İsrail 9 yıl önce de yaptı! Ortamı her an ‘ölüm kutusu’na çevirebilir
Derleyen: Oğuzcan Atış / Milliyet.com.tr - Geçtiğimiz cumartesi sabahı Hamas’ın askeri kanadı olan İzzeddin el-Kassam Tugayları’nın İsrail içinde gerçekleştirdiği saldırıların yankıları sürüyor. 'Aksa Tufanı Operasyonu' adı verilen saldırılar sırasında İsrail’e doğru binlerce roket ateşlendi. Roketlerin ateşlenmesiyle eş zamanlı olarak Hamas militanlarının karadan, havadan ve denizden İsrail içine yaptığı sızmaların sonucunda ise aralarında sivillerin de bulunduğu binden fazla kişi hayatını kaybetti, yüzlerce kişi de esir alınarak Gazze Şeridi’ne kaçırıldı.

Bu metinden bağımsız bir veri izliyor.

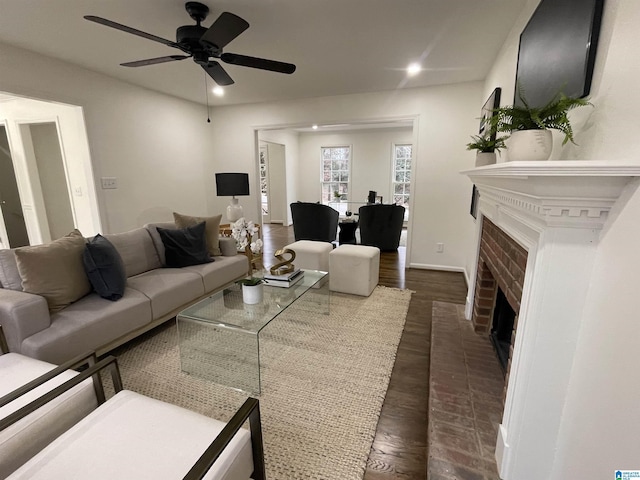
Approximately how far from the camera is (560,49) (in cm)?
128

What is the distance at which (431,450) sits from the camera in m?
1.33

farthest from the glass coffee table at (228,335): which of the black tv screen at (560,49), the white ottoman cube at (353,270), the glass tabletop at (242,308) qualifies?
the black tv screen at (560,49)

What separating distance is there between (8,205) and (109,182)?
75.3 inches

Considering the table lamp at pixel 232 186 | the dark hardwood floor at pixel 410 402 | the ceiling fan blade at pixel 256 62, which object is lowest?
the dark hardwood floor at pixel 410 402

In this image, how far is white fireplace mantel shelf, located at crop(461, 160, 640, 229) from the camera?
81cm

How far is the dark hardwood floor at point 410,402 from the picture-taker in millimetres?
1418

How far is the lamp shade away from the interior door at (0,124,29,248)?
9.27 ft

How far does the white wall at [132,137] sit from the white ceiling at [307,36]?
195 millimetres

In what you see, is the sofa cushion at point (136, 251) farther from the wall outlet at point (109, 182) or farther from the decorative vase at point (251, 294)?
the wall outlet at point (109, 182)

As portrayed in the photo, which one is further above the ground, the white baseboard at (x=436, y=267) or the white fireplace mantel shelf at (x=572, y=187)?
the white fireplace mantel shelf at (x=572, y=187)

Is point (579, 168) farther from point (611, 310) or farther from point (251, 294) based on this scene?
point (251, 294)

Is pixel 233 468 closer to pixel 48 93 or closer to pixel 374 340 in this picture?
pixel 374 340

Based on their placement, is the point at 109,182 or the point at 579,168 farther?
the point at 109,182

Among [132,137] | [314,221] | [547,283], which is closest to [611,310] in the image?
[547,283]
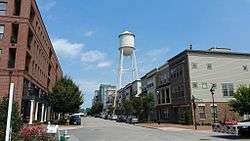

İsrail’in kurulduğu tarihten bu yana karşı karşıya kaldığı en büyük saldırılardan biri olan “Aksa Tufanı Operasyonu”nun ardından İsrail Başbakanı Benjamin Netanyahu, ülkenin resmi olarak savaş girdiğini açıklarken, Savunma Bakanı Yoav Gallant’da Gazze’nin tamamen kuşatılacağını belirterek bölgeye elektrik, su, yakıt, ilaç gibi insani ihtiyaçların da girişinin engelleneceğini açıkladı. Gazze Şeridi, İsrail ordusuna bağlı hava, kara ve deniz unsurları ile yoğun şekilde bombalanmaya başlandı. Gazze Sağlık Bakanlığı tarafından yapılan açıklamada da şiddetli bombardıman sonucunda aralarında çocukların da bulunduğu binden fazla kişinin hayatını kaybettiği ve çok sayıda kişinin de yaralandığı belirtildi. Çatışmaların başladığı ilk günden bu yana her iki taraftan da toplamda 2 binden fazla kişinin hayatını kaybettiği tahmin ediliyor. Saldırıların ardından yedek güçlerini silah başına çağıran İsrail’in günler içinde en az 300 bin kişilik bir görev gücü seferber ettiği, Başbakan Netenyahu’nun ABD başkanı Joe Biden ile yaptığı telefon görüşmesinde kara operasyonunun gerekli olduğunu söylediği belirtildi.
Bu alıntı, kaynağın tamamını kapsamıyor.